Battle for Africa’s consumers hots up

The gloves are off in the fight for hearts and wallets of consumers on the African continent, with Shoprite Checkers and the now merged Walmart- MassMart axis set to go head-to-head. Despite losses due to the strong rand, Shoprite Checkers, which has 16 stores throughout Africa, is gearing up to open new branches in Angola, Madagascar and Mozambique. WalMart- MassMart is in 14 African countries.
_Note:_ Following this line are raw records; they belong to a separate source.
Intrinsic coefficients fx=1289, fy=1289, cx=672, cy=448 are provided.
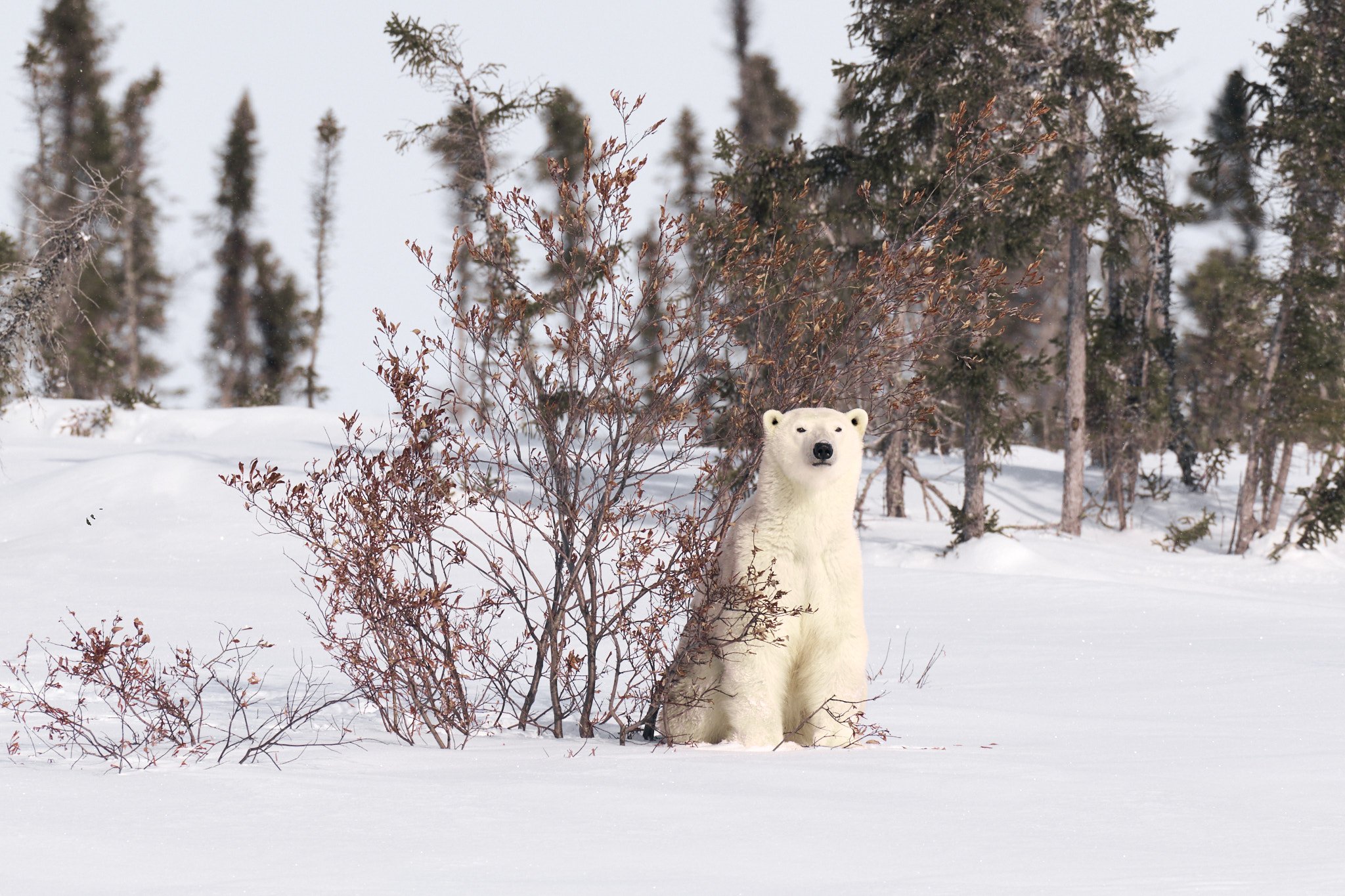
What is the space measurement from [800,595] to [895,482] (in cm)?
1455

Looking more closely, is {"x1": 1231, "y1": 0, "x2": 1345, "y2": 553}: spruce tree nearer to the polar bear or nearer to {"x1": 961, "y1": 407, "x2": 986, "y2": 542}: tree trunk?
{"x1": 961, "y1": 407, "x2": 986, "y2": 542}: tree trunk

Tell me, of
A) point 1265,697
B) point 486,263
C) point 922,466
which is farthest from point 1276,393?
point 486,263

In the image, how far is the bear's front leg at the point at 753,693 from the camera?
5.08m

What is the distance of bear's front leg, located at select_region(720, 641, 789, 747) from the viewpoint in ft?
16.7

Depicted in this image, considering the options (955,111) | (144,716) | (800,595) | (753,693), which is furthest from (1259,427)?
(144,716)

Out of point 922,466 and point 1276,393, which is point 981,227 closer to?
point 1276,393

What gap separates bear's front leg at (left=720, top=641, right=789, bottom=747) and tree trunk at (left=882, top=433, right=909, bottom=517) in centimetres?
1408

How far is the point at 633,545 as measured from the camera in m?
5.53

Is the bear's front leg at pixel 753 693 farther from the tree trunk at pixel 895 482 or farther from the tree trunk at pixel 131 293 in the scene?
the tree trunk at pixel 131 293

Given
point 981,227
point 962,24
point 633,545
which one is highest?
point 962,24

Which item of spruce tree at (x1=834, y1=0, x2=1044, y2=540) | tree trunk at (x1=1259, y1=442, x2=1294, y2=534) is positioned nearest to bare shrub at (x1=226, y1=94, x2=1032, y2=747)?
spruce tree at (x1=834, y1=0, x2=1044, y2=540)

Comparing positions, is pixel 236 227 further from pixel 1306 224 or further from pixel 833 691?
pixel 833 691

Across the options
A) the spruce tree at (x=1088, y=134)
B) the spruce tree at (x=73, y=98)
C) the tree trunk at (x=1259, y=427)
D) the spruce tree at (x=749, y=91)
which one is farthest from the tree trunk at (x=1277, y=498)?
the spruce tree at (x=73, y=98)

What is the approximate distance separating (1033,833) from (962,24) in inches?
526
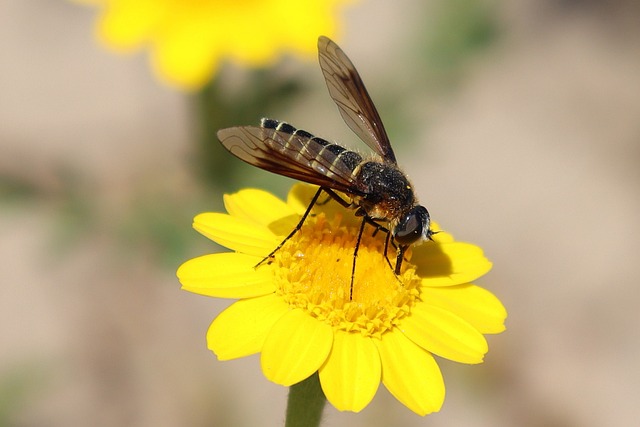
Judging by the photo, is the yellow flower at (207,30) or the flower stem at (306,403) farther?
the yellow flower at (207,30)

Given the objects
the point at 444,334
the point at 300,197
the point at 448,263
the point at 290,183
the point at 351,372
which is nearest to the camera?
the point at 351,372

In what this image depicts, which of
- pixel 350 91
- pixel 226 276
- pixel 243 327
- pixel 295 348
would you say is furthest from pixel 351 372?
pixel 350 91

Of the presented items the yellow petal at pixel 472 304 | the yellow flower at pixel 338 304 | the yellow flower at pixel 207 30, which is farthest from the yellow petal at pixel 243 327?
the yellow flower at pixel 207 30

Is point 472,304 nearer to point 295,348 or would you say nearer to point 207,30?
point 295,348

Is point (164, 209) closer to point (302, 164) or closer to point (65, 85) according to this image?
point (65, 85)

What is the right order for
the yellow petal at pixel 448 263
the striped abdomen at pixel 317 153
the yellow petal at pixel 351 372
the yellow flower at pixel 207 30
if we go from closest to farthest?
the yellow petal at pixel 351 372, the striped abdomen at pixel 317 153, the yellow petal at pixel 448 263, the yellow flower at pixel 207 30

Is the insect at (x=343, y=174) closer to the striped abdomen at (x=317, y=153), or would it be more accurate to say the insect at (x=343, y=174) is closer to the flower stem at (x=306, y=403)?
the striped abdomen at (x=317, y=153)

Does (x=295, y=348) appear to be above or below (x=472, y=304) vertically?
below

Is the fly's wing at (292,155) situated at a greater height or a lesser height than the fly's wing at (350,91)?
lesser

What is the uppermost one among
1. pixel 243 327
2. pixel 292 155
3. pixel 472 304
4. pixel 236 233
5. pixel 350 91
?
pixel 350 91
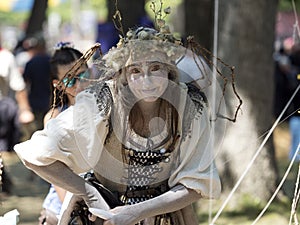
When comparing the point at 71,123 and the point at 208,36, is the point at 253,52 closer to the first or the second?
Result: the point at 71,123

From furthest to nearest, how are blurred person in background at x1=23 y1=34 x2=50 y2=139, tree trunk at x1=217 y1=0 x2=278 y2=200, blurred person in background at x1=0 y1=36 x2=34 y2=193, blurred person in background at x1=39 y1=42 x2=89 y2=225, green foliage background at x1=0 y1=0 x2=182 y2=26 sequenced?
green foliage background at x1=0 y1=0 x2=182 y2=26
blurred person in background at x1=23 y1=34 x2=50 y2=139
blurred person in background at x1=0 y1=36 x2=34 y2=193
tree trunk at x1=217 y1=0 x2=278 y2=200
blurred person in background at x1=39 y1=42 x2=89 y2=225

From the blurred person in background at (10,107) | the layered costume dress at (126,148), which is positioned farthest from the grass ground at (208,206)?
the layered costume dress at (126,148)

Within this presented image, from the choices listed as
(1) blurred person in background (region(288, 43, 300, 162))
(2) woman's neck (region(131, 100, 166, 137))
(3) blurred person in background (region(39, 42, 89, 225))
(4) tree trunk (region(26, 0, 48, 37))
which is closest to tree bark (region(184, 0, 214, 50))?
(1) blurred person in background (region(288, 43, 300, 162))

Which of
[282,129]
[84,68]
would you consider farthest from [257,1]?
[282,129]

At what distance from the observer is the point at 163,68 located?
3.96 metres

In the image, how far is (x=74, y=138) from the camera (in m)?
3.94

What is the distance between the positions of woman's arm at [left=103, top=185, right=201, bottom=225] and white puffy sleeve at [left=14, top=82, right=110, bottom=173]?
273 mm

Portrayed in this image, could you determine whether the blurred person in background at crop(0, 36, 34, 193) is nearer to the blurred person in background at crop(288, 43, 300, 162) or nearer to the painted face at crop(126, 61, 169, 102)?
the blurred person in background at crop(288, 43, 300, 162)

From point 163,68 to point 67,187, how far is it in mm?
642

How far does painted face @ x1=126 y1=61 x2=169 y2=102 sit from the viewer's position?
391 centimetres

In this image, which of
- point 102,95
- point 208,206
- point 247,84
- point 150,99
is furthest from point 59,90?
point 247,84

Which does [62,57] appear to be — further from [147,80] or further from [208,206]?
[208,206]

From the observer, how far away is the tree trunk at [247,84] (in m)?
7.97

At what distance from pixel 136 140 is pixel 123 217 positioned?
354mm
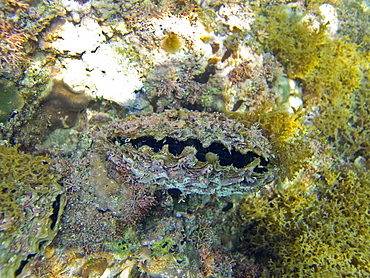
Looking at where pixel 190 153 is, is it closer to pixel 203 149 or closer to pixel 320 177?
pixel 203 149

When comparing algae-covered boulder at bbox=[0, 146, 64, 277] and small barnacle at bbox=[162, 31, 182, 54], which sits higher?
small barnacle at bbox=[162, 31, 182, 54]

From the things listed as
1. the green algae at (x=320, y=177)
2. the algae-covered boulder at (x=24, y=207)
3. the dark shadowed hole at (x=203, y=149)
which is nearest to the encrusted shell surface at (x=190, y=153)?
the dark shadowed hole at (x=203, y=149)

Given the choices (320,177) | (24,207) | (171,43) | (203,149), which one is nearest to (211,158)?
(203,149)

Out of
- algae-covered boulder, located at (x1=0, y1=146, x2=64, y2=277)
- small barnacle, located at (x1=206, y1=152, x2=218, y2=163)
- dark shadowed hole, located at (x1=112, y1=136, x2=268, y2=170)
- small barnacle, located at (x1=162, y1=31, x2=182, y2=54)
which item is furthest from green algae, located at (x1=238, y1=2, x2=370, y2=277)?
algae-covered boulder, located at (x1=0, y1=146, x2=64, y2=277)

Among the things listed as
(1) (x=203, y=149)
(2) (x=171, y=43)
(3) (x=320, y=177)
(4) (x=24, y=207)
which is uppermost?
(2) (x=171, y=43)

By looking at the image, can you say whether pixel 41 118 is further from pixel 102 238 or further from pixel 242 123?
pixel 242 123

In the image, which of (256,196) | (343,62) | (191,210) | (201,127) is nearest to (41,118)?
(201,127)

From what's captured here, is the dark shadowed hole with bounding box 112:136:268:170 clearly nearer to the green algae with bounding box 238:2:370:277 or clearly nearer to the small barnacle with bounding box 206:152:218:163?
the small barnacle with bounding box 206:152:218:163
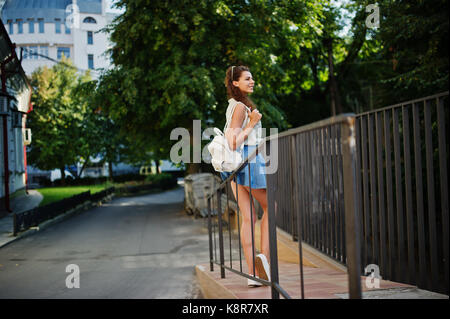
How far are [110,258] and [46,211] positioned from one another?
12.8ft

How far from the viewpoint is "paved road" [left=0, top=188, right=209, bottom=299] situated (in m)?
4.54

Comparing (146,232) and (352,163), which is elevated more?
(352,163)

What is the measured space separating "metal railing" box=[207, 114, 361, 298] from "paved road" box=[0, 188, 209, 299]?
5.59 ft

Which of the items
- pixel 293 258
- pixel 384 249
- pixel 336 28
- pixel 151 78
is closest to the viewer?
pixel 384 249

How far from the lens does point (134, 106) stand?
1378cm

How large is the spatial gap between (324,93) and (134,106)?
415 inches

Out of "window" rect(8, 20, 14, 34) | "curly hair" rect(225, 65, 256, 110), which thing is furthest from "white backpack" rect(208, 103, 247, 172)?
"window" rect(8, 20, 14, 34)

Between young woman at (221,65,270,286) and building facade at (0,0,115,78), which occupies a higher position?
building facade at (0,0,115,78)

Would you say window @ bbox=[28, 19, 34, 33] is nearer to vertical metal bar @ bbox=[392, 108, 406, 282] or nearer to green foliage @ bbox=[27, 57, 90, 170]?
vertical metal bar @ bbox=[392, 108, 406, 282]

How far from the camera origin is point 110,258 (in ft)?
27.2

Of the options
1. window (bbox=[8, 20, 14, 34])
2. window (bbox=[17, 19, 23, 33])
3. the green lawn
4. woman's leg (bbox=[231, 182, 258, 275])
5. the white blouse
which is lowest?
the green lawn

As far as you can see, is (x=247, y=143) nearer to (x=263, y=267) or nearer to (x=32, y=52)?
(x=263, y=267)

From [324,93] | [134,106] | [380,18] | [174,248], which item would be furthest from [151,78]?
[324,93]
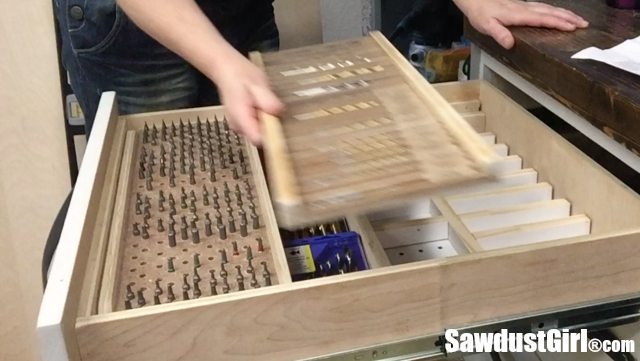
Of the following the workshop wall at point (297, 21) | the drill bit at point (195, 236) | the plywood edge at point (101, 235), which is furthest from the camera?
the workshop wall at point (297, 21)

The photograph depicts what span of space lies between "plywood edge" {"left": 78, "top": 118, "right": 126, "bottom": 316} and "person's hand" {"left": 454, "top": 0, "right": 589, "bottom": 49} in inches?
22.7

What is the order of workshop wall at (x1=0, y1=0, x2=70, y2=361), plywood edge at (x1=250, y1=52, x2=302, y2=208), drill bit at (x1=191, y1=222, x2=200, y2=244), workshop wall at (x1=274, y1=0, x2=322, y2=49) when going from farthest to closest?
workshop wall at (x1=274, y1=0, x2=322, y2=49)
workshop wall at (x1=0, y1=0, x2=70, y2=361)
drill bit at (x1=191, y1=222, x2=200, y2=244)
plywood edge at (x1=250, y1=52, x2=302, y2=208)

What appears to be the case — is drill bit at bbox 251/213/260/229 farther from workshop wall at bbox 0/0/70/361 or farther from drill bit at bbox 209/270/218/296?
workshop wall at bbox 0/0/70/361

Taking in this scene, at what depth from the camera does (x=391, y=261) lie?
2.90 feet

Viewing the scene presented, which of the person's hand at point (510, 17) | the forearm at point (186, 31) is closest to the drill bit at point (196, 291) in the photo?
the forearm at point (186, 31)

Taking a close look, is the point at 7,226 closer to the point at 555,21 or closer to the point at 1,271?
the point at 1,271

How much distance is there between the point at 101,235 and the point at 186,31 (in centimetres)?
24

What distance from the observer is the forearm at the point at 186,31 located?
724 millimetres

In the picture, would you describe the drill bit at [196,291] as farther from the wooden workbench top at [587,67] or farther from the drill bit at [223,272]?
the wooden workbench top at [587,67]

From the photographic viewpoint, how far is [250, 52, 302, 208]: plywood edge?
0.54 m

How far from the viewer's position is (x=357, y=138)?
666 mm

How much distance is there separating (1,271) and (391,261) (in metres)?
0.98

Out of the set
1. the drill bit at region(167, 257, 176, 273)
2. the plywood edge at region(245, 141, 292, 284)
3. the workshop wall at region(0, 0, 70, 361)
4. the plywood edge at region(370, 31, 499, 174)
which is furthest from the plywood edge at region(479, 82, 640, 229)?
the workshop wall at region(0, 0, 70, 361)

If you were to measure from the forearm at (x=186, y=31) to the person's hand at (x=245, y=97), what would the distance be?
18 millimetres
On May 31 WalMart International CEO Doug McMillon, whose company paid R16.5 billion for a controlling stake in MassMart, said following approval of the merger the company would support the development of South African exports. “WalMart intends to provide Massmart with increased financial stability and support to continue strengthening its presence in Africa,” he said. However, trading in Africa is not for the faint-hearted. Shoprite Checkers sustained losses amounting to R43 million in December 2009 due to the exchange rate and R13 million in 2010 but does not view the currency woes as a deterrent to trading in Africa. The group is also planning to revamp three existing malls in Angola. “That we have become the market leader in food retailing in Africa is not due to a few individuals, but to the combined efforts of everyone who works in the Group. It has taken initiative, sacrifice, faith and sheer old-fashioned hard work to bring us to where we are today,” said Shoprite CEO Whitey Basson when the company’s interim results were announced. He admitted the 12-month trading period was the most difficult in his memory as a retailer. MassMart says it is the largest distributor of consumer goods in Africa, the leading retailer of general merchandise, liquor and home improvements and supplies, and the leading wholesaler of basic foods. However, it also took a knock because of the rand strength against the US dollar, reporting a foreign exchange translation loss of R79.5 million last year.